* **CHECK YOUR UNDERSTANDING**
1. Restate word for word the part of the homogeneous-function thread from "is it even homogeneous" to "function right ?".
2. Answer these questions from the homogeneous-function thread:
(a) According to Answer 2, what should be the same for each term of a homogeneous function?
(b) Which theorem does the original question ask to be stated and proved?
(c) What order does the asker suggest the function might have?
3. In the homogeneous-function thread, list every term inside the logarithm of the function u given in the opening question.

* **SOURCE PASSAGE**
———

Question

\(u=e^{(x+y)}+\log (x^3+y^3-x^2 y-xy^2) \)

is this an homogeneous function ?
how would i prove it ?
if it is, is the order 3 ?

Answer 1

what is the definition of homogenous function

Answer 2

the total exponent of each term should be same

Answer 3

for homogeneious function we prove

\(\large u(tx,ty) = t^ku(x,y)\)

Answer 4

\(u=e^{t(x+y)}+\log (x^3+y^3-x^2 y-xy^2)+3 \log t\)

Answer 5

the original qustion is

State and Prove Euler^' s Theorem for homogeneous functions in two variables and
hence find the value of

x^2 (∂^2 u)/(∂x^2 ) +2xy (∂^2 u)/∂x∂y+y^2 (∂^2 u)/(∂y^2 )+x ∂u/∂x+y ∂u/∂y
for
u=e^(x+y)+log (x^3+y^3-x^2 y-xy^2)


i did get
x^2 (∂^2 u)/(∂x^2 ) +2xy (∂^2 u)/∂x∂y+y^2 (∂^2 u)/(∂y^2 )+x ∂u/∂x+y ∂u/∂y = n^2 u
now how do i use this theorem for 'u'

Answer 6

is it even homogeneous ?

Answer 7

yeah it doesn't look homogeneous but we can't say anything unless we prove/disprove it. but from your partial derivatives expression gives the feeling that u is a homogeneous function right ?

Answer 8

right, the theorem is asked for homogeneous functions and we are asked to find that value for u ...so i guess they are implying u must be homogeneous

Answer 9

if not, should we do something like

u = e^a + log b where a ans b are homogeneous , for sure...

———

* **INPUT DATA**
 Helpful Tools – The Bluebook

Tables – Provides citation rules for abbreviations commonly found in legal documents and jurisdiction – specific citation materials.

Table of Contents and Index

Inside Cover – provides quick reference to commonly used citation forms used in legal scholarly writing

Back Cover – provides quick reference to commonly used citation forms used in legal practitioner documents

———

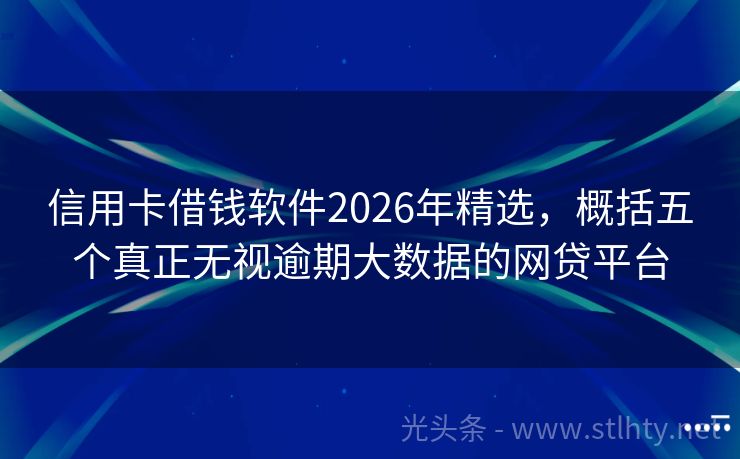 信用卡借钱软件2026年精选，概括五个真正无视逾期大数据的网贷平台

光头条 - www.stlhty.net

———

* **ANSWERS TO THE PROBLEMS**
1.
is it even homogeneous ?

Answer 7

yeah it doesn't look homogeneous but we can't say anything unless we prove/disprove it. but from your partial derivatives expression gives the feeling that u is a homogeneous function right ?

2.
(a) The total exponent of each term.
(b) Euler's Theorem for homogeneous functions in two variables.
(c) Order 3.

3.
x^3
y^3
-x^2 y
-xy^2